__EXERCISE INPUT__.
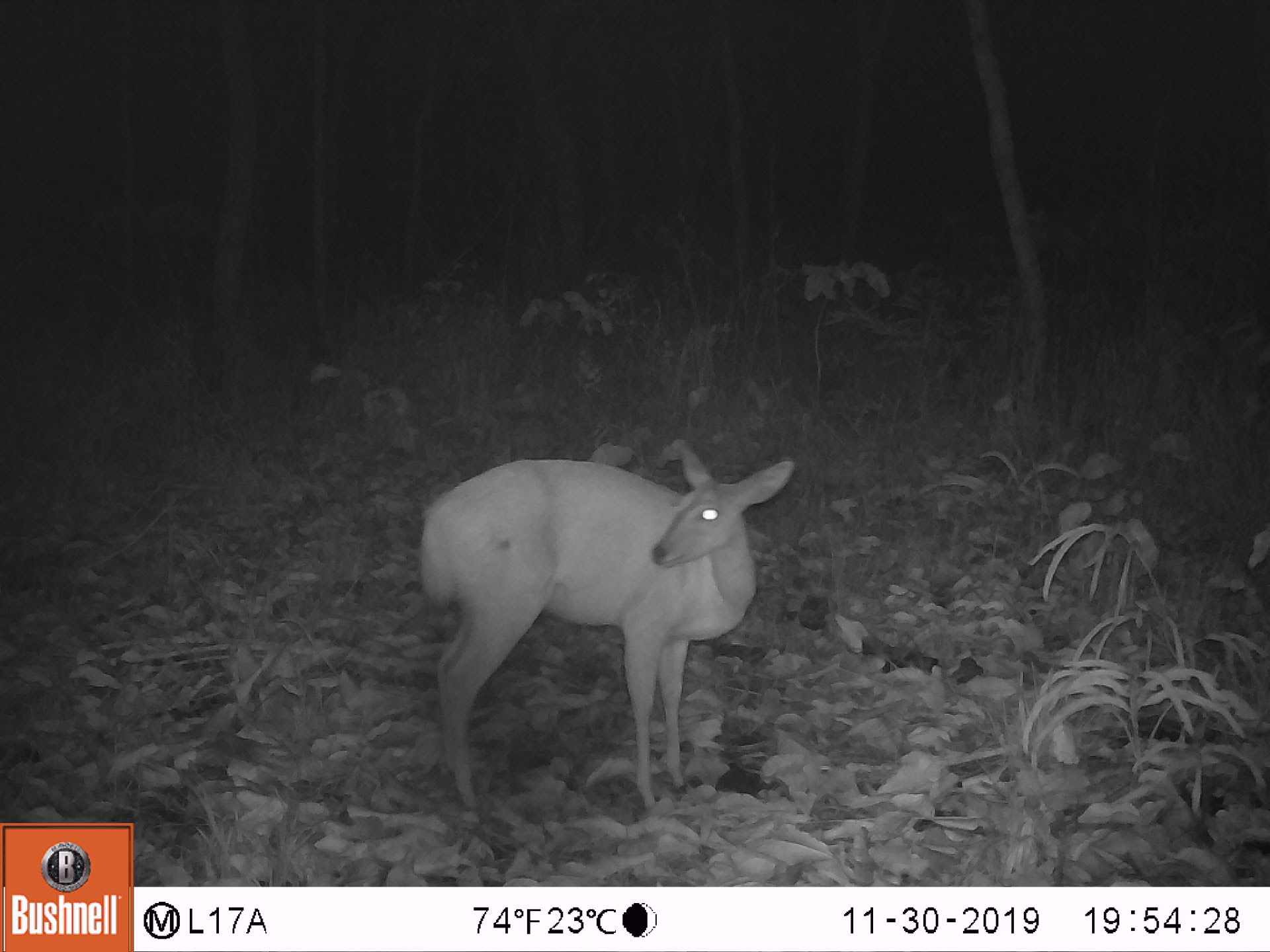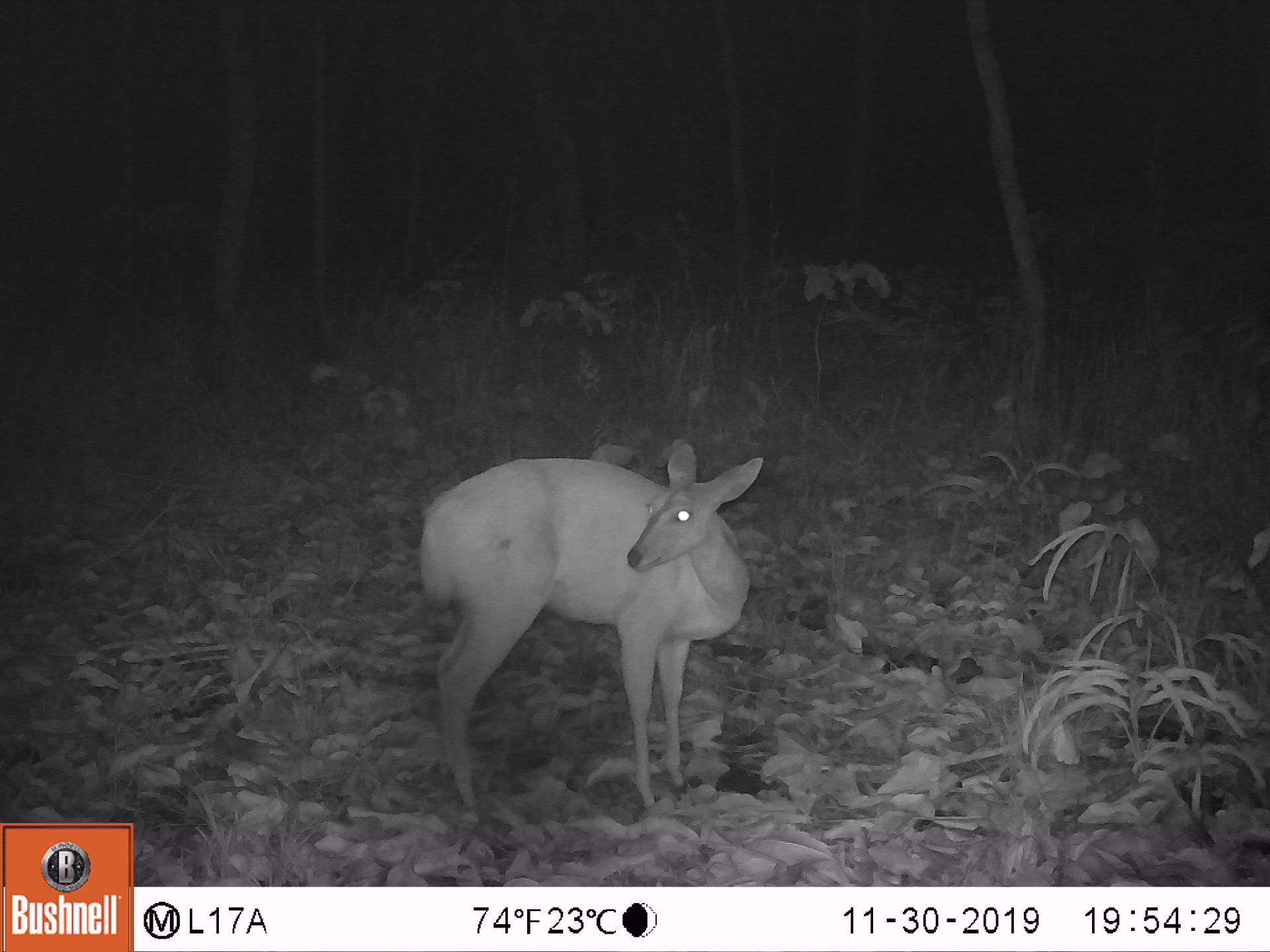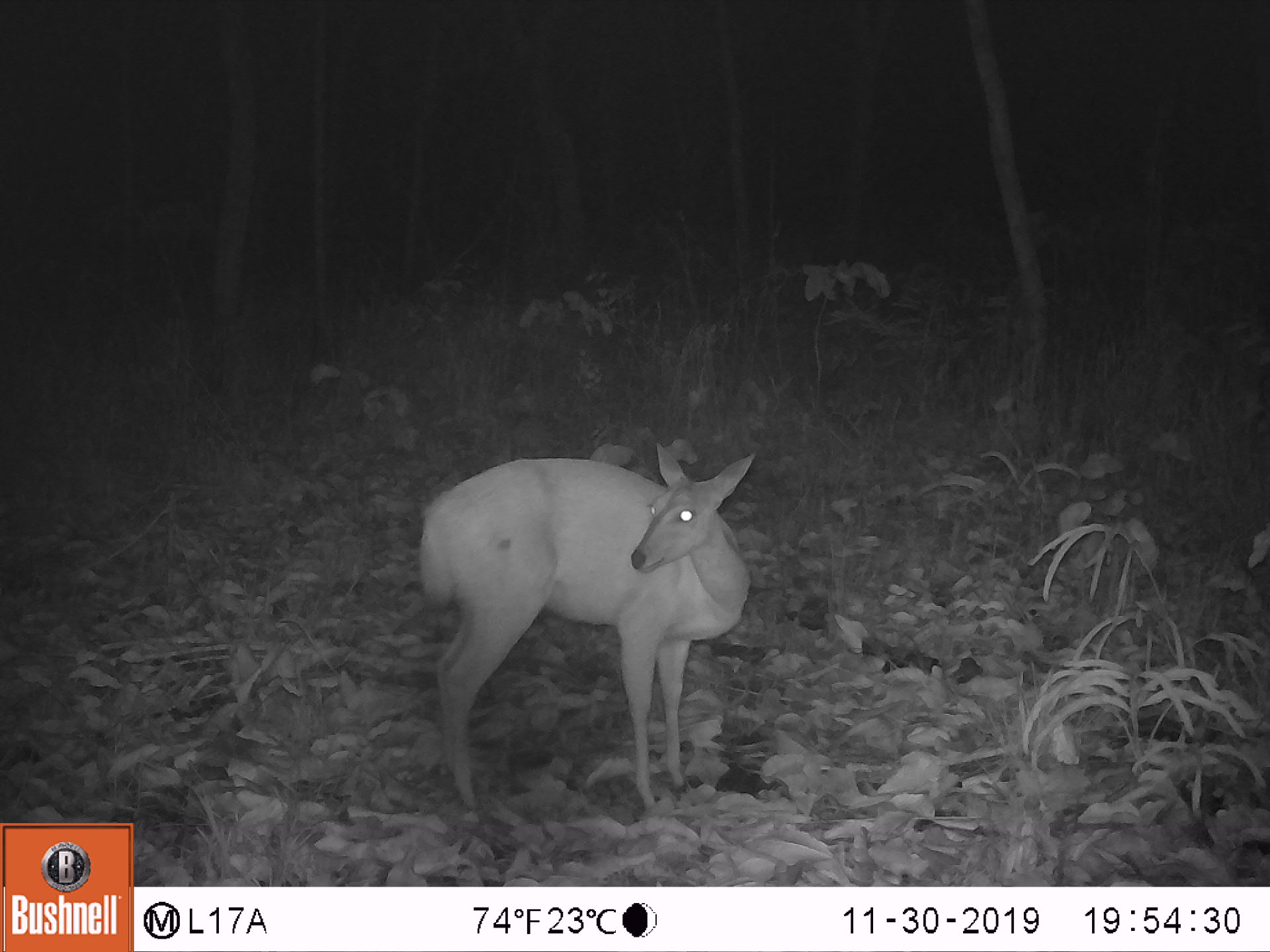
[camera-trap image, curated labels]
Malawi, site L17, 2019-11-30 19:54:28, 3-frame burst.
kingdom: Animalia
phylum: Chordata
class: Mammalia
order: Artiodactyla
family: Bovidae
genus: Redunca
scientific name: Redunca arundinum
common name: southern reedbuck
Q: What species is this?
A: Southern reedbuck (Redunca arundinum).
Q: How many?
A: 1.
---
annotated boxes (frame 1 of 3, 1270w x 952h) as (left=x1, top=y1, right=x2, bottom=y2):
southern reedbuck: (left=411, top=439, right=799, bottom=813)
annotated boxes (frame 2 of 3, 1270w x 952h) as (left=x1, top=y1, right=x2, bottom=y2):
southern reedbuck: (left=411, top=437, right=777, bottom=819)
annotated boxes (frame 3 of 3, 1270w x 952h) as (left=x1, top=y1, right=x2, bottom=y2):
southern reedbuck: (left=400, top=442, right=776, bottom=806)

__TO DO__.
Would you set down exactly the lines from the line with "annotated boxes (frame 1" through the last one in the material?

__RESPONSE AREA__.
annotated boxes (frame 1 of 3, 1270w x 952h) as (left=x1, top=y1, right=x2, bottom=y2):
southern reedbuck: (left=411, top=439, right=799, bottom=813)
annotated boxes (frame 2 of 3, 1270w x 952h) as (left=x1, top=y1, right=x2, bottom=y2):
southern reedbuck: (left=411, top=437, right=777, bottom=819)
annotated boxes (frame 3 of 3, 1270w x 952h) as (left=x1, top=y1, right=x2, bottom=y2):
southern reedbuck: (left=400, top=442, right=776, bottom=806)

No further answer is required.